_Material to process_:
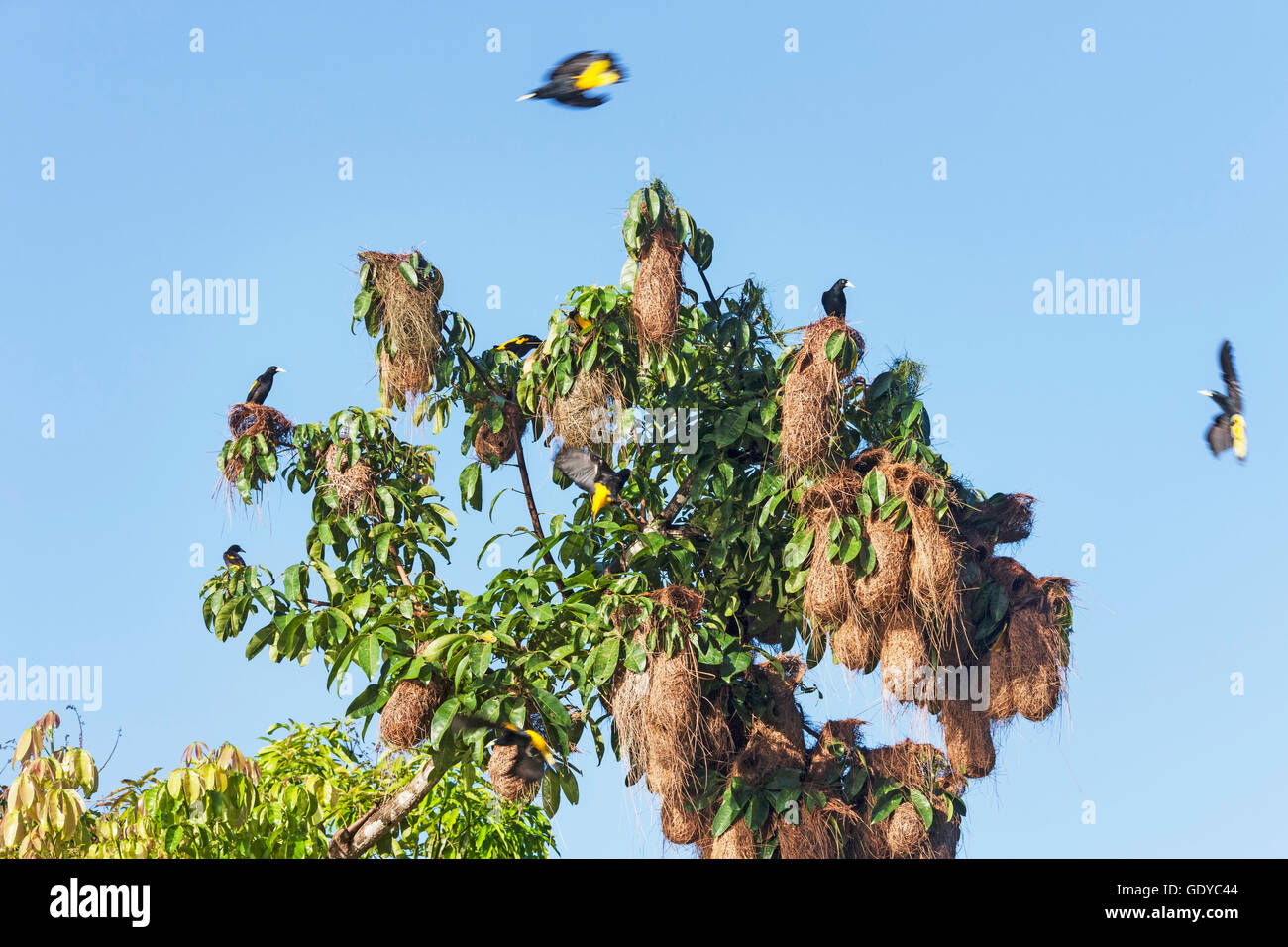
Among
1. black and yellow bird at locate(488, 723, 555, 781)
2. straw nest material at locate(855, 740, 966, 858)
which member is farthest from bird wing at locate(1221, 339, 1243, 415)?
black and yellow bird at locate(488, 723, 555, 781)

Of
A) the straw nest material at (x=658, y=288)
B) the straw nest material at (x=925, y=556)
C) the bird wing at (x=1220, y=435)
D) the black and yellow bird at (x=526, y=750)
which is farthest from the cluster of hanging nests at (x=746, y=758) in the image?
the bird wing at (x=1220, y=435)

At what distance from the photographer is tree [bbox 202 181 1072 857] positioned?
235 inches

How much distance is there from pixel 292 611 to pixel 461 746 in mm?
1140

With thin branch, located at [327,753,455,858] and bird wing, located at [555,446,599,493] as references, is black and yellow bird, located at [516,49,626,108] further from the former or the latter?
thin branch, located at [327,753,455,858]

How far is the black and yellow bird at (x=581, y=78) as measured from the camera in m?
6.39

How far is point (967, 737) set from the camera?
638cm

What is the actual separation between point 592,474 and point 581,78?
72.9 inches

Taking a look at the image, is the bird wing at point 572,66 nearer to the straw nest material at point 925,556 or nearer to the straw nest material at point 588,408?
the straw nest material at point 588,408

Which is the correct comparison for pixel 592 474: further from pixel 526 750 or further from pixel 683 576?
pixel 526 750

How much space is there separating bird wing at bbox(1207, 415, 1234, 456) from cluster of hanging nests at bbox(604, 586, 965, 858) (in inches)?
87.1

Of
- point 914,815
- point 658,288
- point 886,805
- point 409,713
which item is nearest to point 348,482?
point 409,713

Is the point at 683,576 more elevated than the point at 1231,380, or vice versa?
the point at 1231,380

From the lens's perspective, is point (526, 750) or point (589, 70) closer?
point (526, 750)
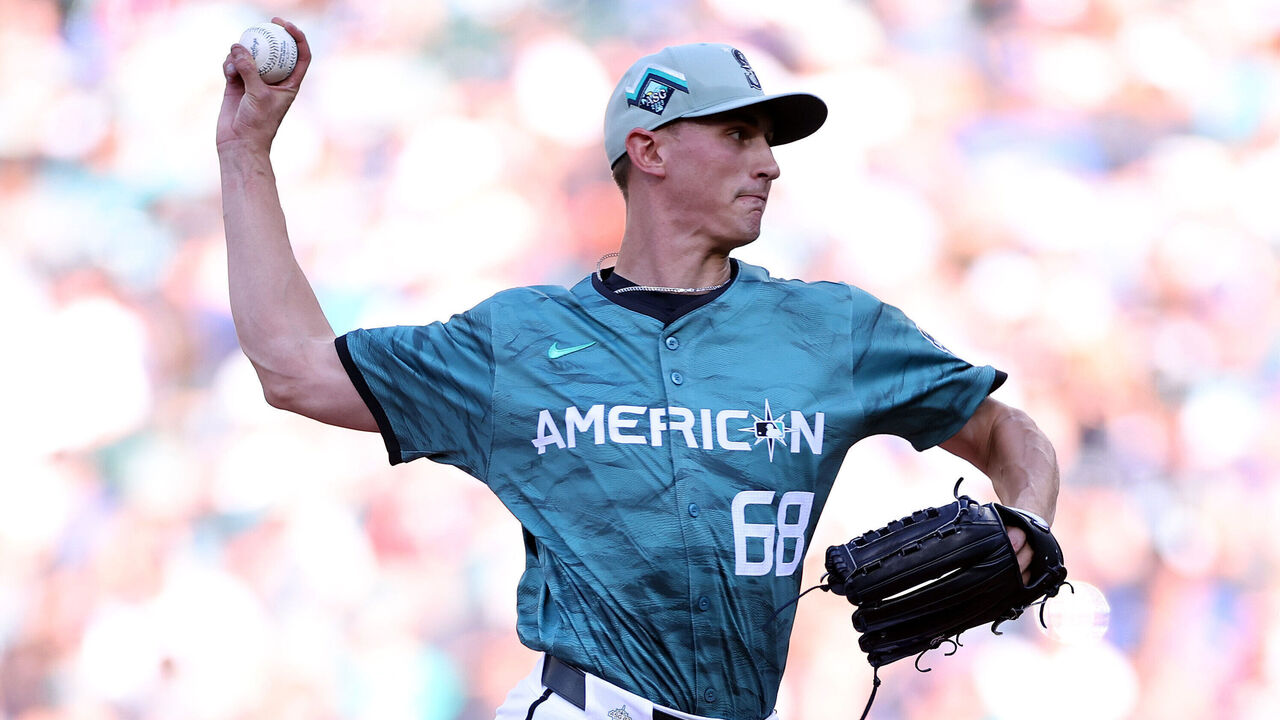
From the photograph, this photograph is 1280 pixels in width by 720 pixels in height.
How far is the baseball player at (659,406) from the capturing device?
83.3 inches

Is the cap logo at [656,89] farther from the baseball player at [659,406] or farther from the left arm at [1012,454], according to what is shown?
the left arm at [1012,454]

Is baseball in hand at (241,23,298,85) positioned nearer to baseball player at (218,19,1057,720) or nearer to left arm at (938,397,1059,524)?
baseball player at (218,19,1057,720)

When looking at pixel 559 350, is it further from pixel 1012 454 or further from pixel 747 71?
pixel 1012 454

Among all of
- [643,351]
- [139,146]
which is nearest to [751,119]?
[643,351]

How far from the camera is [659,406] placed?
218 cm

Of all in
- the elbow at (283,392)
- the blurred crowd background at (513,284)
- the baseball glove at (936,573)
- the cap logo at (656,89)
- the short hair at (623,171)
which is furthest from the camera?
the blurred crowd background at (513,284)

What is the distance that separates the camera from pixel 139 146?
4289 mm

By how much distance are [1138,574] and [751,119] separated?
257 centimetres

_Exercise description_:
Copy out the entries again, beginning at the line that contains "How far is point" and stopping after the line that contains "72.9 inches", with both of those lines included. Keep the requests unchanged, multiply every distance in the answers by 1.85, and round each result to the number of decimal places the original had, with halves rounded up.

_Written answer_:
How far is point (967, 737) set from the camera?
1180cm

What is the actual separation between point 592,474 and point 581,78?
134.9 inches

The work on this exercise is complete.